Let’s talk shop? Tell us more about your career, what can you share with our community?
I am a self taught artist mostly specializing in graphic design and illustration. I started off by drawing pictures in a cubicle where I answered phones all day. I had just made a hard move from Chicago to Florida (2013) and all I could fathom at the time was building a simple and steady life. In the beginning I didn’t see art as a career. It was just a way to express myself and communicate with others. From 2014-present I have built and continue to build a freelance career. I have worked in marketing, branding, videography, and currently am an assistant muralist for Craig McInnis Studios. In terms of community, I had the opportunity to team up with other local artists and host art walks in Boynton Beach. I have always felt passionate about creating a kickass space where subversive or beginning artists can showcase their work. Those art walks had to be some of the best times in my journey so far. Hmmm important lessons I have learned: Always find a way to credit others for your success and take a step back every now and then- ambition can become very self consuming. Take time for those around you and be good to the people who matter most (friends and family). Never feel entitled to anything- not people’s money, time, support, or for them to believe in you… it’s your dream, own it. In terms of business- The easiest way I have come to understand good business is the way I understand a good relationship. It is about honesty, building trust, and looking to be of service.

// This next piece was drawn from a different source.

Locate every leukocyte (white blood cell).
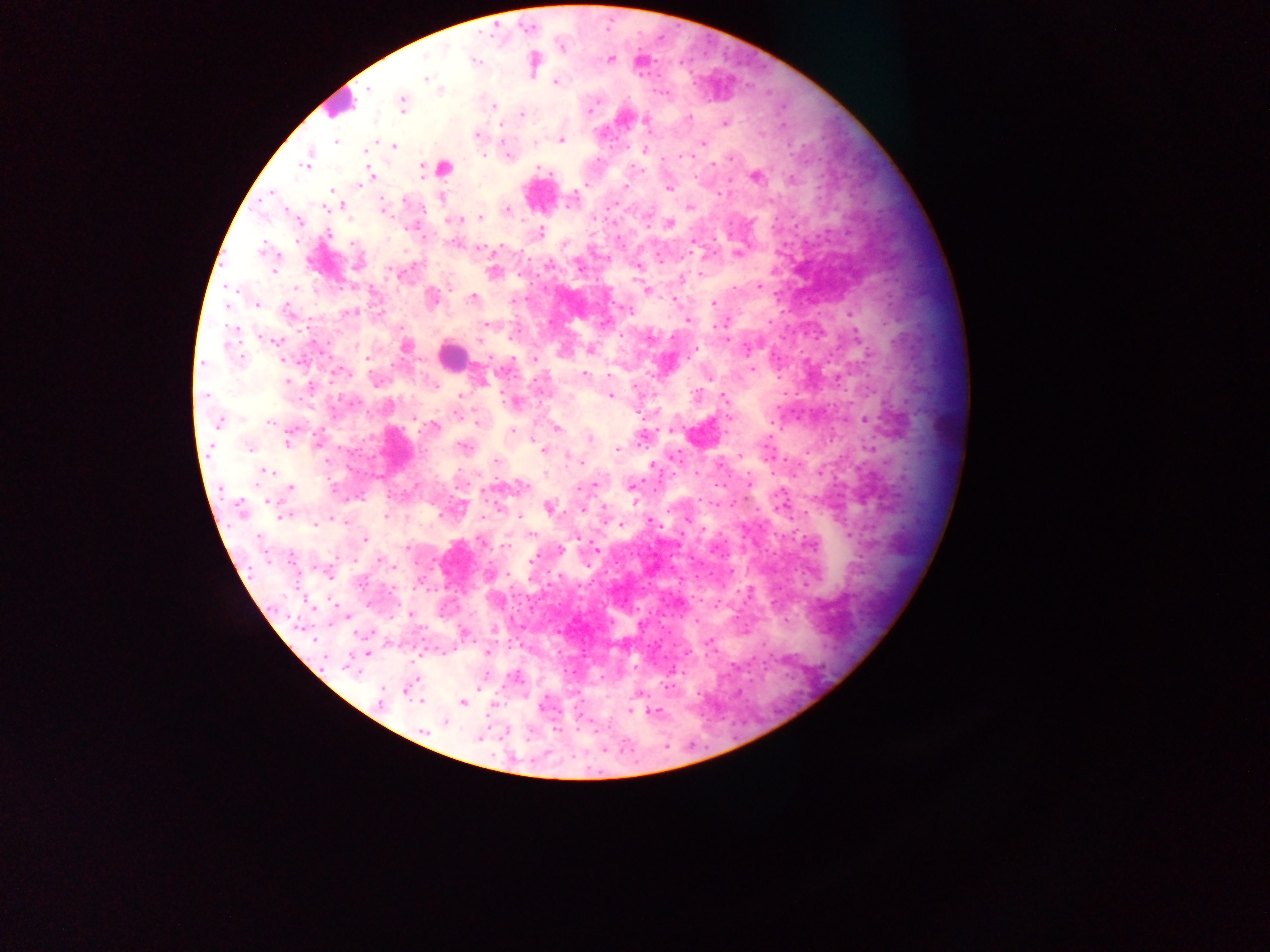
Approximate centers as [x, y] in pixels.
Leukocytes: [338, 104], [441, 167], [454, 356], [947, 426].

Most importantly, I have had to learn to be gentle with myself and not take everything so seriously. I don’t have to be an expert at everything I set out to do!
Let’s say your best friend was visiting the area and you wanted to show them the best time ever. Where would you take them? Give us a little itinerary – say it was a week long trip, where would you eat, drink, visit, hang out, etc.
Easy. I would take them to South Beach and spoil them with food, coffee, and good conversation.
Shoutout is all about shouting out others who you feel deserve additional recognition and exposure. Who would you like to shoutout?
A lot of success I credit to certain art mentors in my life. Namely artists, Craig McInnis , Sara Lurie, and Brian Cattelle. These artists have been with me from the beginning and within their own career/hussle they have always made time for me. Biggest shout out goes to my mom and dad. My mom is an incredible artist who lives and breathes creativity and making use of what you have. And my dad who has coached me in business literacy, life advice, and always supported me in my art career. I am very grateful for both my parents and they deserve to be recognized for any good that has come out of my life. Lastly- coffee and gummy worms, because those are the shit.